L’an dernier, j’ai participé à la bataille menée par des parents, des enseignants et des habitants du quartier de la Reynerie, à Toulouse, contre un projet du Conseil Départemental et du rectorat, qui, au nom de la mixité sociale, ont décidé de fermer le collège du quartier, en scolarisant les futurs élèves de 6° dans d’autres collèges de l’agglo, éloignés et fréquentés par des enfants de « CSP ++ », ou « Catégories Socio Professionnelles favorisées ».

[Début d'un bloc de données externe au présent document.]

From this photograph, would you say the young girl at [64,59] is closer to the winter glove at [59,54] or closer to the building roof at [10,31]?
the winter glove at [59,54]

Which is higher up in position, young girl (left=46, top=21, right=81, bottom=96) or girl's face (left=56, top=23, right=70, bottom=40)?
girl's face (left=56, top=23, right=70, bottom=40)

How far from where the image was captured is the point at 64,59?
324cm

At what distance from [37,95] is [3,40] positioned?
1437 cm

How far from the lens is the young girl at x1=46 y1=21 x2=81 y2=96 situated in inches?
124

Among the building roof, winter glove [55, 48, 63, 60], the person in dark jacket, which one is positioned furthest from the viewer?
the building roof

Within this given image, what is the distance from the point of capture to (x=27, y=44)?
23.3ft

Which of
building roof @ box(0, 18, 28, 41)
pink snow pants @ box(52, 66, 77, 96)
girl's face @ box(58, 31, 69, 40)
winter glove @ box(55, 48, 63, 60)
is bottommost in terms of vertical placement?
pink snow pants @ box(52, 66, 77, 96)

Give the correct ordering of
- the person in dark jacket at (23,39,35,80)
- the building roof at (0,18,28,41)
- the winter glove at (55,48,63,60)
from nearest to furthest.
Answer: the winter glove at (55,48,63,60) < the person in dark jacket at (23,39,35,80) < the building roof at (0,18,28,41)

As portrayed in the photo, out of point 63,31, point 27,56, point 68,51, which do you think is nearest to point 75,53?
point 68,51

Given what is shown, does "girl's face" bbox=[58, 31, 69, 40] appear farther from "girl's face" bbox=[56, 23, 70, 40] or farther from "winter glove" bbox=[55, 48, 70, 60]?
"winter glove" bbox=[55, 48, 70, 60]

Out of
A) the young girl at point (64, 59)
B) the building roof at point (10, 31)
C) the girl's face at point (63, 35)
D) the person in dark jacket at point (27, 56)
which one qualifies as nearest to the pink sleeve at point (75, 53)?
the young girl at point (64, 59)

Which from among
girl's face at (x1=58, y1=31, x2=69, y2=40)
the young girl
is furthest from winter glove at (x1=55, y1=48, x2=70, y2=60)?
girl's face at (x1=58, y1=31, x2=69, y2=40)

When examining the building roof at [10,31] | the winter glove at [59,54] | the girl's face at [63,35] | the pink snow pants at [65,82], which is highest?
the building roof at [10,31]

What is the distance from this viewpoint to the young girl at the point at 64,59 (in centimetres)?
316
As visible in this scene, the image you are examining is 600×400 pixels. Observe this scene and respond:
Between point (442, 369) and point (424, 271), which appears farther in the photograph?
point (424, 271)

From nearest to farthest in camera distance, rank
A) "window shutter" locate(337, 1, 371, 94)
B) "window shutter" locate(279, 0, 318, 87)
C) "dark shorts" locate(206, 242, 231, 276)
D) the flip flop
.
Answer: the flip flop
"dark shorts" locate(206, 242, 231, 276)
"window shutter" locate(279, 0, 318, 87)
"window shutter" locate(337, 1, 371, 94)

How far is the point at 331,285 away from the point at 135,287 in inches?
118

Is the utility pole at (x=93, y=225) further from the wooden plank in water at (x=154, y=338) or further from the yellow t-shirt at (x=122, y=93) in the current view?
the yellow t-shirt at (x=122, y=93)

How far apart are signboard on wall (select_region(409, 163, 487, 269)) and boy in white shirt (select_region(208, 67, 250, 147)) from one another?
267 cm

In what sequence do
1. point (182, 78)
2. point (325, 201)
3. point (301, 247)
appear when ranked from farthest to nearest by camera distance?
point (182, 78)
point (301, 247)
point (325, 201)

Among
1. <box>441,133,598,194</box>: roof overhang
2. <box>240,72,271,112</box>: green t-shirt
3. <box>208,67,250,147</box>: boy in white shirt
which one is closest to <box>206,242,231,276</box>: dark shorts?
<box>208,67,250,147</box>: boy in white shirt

C’est une bataille très enthousiasmante et très nouvelle, mais aussi très dure, qui a commencé en novembre 2016 et se poursuit encore. Il y a eu de grands moments, des inventions comme le porte à porte téléphonique, des fêtes et des manifestations qui ont réuni des gens de partout sur le quartier, et des moments durs, où on était face à un mur de mépris, où on se prenait en pleine figure la violence de propos haineux sous leur masque de bienpensance.
Comme toutes les batailles me direz-vous ? Peut-être, mais ce qui pour moi rend celle-là particulière, c’est les possibles qu’elle a ouverts pour les habitants des quartiers populaires et d’ailleurs.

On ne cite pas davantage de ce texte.